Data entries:
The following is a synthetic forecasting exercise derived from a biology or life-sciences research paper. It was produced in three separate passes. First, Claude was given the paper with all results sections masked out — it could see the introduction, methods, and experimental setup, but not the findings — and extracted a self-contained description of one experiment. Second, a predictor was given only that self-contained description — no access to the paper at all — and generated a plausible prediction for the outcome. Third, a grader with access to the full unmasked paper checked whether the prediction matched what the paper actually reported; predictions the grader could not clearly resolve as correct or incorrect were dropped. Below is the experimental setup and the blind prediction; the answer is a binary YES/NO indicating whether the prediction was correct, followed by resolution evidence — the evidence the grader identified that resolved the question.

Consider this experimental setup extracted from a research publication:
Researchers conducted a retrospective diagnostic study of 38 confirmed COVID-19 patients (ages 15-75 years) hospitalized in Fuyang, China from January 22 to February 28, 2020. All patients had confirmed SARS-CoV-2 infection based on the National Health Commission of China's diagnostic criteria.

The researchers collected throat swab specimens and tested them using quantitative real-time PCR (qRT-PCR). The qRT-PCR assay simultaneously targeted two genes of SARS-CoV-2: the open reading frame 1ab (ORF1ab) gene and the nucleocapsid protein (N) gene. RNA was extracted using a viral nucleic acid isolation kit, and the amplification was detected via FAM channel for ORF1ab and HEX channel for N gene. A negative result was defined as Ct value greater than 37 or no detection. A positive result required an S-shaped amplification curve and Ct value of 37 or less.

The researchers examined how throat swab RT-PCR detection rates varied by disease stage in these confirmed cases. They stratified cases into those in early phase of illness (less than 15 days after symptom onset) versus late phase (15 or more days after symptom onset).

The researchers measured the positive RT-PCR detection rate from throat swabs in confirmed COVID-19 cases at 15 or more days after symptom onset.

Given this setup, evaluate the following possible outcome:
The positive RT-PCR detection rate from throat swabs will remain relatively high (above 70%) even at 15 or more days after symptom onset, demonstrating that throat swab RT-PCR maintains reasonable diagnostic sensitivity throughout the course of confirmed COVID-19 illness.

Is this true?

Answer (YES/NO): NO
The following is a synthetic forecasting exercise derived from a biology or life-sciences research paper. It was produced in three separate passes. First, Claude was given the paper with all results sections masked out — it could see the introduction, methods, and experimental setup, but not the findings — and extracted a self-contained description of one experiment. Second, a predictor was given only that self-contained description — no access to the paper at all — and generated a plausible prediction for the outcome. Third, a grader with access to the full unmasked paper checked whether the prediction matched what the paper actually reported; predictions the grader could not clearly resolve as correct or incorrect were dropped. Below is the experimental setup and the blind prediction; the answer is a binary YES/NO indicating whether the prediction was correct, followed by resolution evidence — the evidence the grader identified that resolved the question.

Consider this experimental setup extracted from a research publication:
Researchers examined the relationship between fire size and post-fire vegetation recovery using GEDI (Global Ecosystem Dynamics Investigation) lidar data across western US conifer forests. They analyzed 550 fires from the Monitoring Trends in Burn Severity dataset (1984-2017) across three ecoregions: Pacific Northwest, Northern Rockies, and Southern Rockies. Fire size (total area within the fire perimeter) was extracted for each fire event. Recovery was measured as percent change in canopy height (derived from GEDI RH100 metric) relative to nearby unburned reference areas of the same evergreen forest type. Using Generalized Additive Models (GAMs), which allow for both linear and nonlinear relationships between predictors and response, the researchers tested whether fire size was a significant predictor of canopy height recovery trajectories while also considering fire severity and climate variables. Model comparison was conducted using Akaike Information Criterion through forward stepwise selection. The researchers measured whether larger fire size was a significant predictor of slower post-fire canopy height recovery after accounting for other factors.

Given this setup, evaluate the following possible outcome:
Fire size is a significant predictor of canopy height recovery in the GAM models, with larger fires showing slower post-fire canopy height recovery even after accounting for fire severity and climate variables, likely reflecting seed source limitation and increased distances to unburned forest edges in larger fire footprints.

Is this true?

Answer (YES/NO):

→ **AIM OF THE EXERCISE**:
Give every line above again, word for word.

→ **REPLY**:
The following is a synthetic forecasting exercise derived from a biology or life-sciences research paper. It was produced in three separate passes. First, Claude was given the paper with all results sections masked out — it could see the introduction, methods, and experimental setup, but not the findings — and extracted a self-contained description of one experiment. Second, a predictor was given only that self-contained description — no access to the paper at all — and generated a plausible prediction for the outcome. Third, a grader with access to the full unmasked paper checked whether the prediction matched what the paper actually reported; predictions the grader could not clearly resolve as correct or incorrect were dropped. Below is the experimental setup and the blind prediction; the answer is a binary YES/NO indicating whether the prediction was correct, followed by resolution evidence — the evidence the grader identified that resolved the question.

Consider this experimental setup extracted from a research publication:
Researchers conducted a retrospective diagnostic study of 38 confirmed COVID-19 patients (ages 15-75 years) hospitalized in Fuyang, China from January 22 to February 28, 2020. All patients had confirmed SARS-CoV-2 infection based on the National Health Commission of China's diagnostic criteria.

The researchers collected throat swab specimens and tested them using quantitative real-time PCR (qRT-PCR). The qRT-PCR assay simultaneously targeted two genes of SARS-CoV-2: the open reading frame 1ab (ORF1ab) gene and the nucleocapsid protein (N) gene. RNA was extracted using a viral nucleic acid isolation kit, and the amplification was detected via FAM channel for ORF1ab and HEX channel for N gene. A negative result was defined as Ct value greater than 37 or no detection. A positive result required an S-shaped amplification curve and Ct value of 37 or less.

The researchers examined how throat swab RT-PCR detection rates varied by disease stage in these confirmed cases. They stratified cases into those in early phase of illness (less than 15 days after symptom onset) versus late phase (15 or more days after symptom onset).

The researchers measured the positive RT-PCR detection rate from throat swabs in confirmed COVID-19 cases at 15 or more days after symptom onset.

Given this setup, evaluate the following possible outcome:
The positive RT-PCR detection rate from throat swabs will remain relatively high (above 70%) even at 15 or more days after symptom onset, demonstrating that throat swab RT-PCR maintains reasonable diagnostic sensitivity throughout the course of confirmed COVID-19 illness.

Is this true?

Answer (YES/NO): NO
The following is a synthetic forecasting exercise derived from a biology or life-sciences research paper. It was produced in three separate passes. First, Claude was given the paper with all results sections masked out — it could see the introduction, methods, and experimental setup, but not the findings — and extracted a self-contained description of one experiment. Second, a predictor was given only that self-contained description — no access to the paper at all — and generated a plausible prediction for the outcome. Third, a grader with access to the full unmasked paper checked whether the prediction matched what the paper actually reported; predictions the grader could not clearly resolve as correct or incorrect were dropped. Below is the experimental setup and the blind prediction; the answer is a binary YES/NO indicating whether the prediction was correct, followed by resolution evidence — the evidence the grader identified that resolved the question.

Consider this experimental setup extracted from a research publication:
Researchers examined the relationship between fire size and post-fire vegetation recovery using GEDI (Global Ecosystem Dynamics Investigation) lidar data across western US conifer forests. They analyzed 550 fires from the Monitoring Trends in Burn Severity dataset (1984-2017) across three ecoregions: Pacific Northwest, Northern Rockies, and Southern Rockies. Fire size (total area within the fire perimeter) was extracted for each fire event. Recovery was measured as percent change in canopy height (derived from GEDI RH100 metric) relative to nearby unburned reference areas of the same evergreen forest type. Using Generalized Additive Models (GAMs), which allow for both linear and nonlinear relationships between predictors and response, the researchers tested whether fire size was a significant predictor of canopy height recovery trajectories while also considering fire severity and climate variables. Model comparison was conducted using Akaike Information Criterion through forward stepwise selection. The researchers measured whether larger fire size was a significant predictor of slower post-fire canopy height recovery after accounting for other factors.

Given this setup, evaluate the following possible outcome:
Fire size is a significant predictor of canopy height recovery in the GAM models, with larger fires showing slower post-fire canopy height recovery even after accounting for fire severity and climate variables, likely reflecting seed source limitation and increased distances to unburned forest edges in larger fire footprints.

Is this true?

Answer (YES/NO):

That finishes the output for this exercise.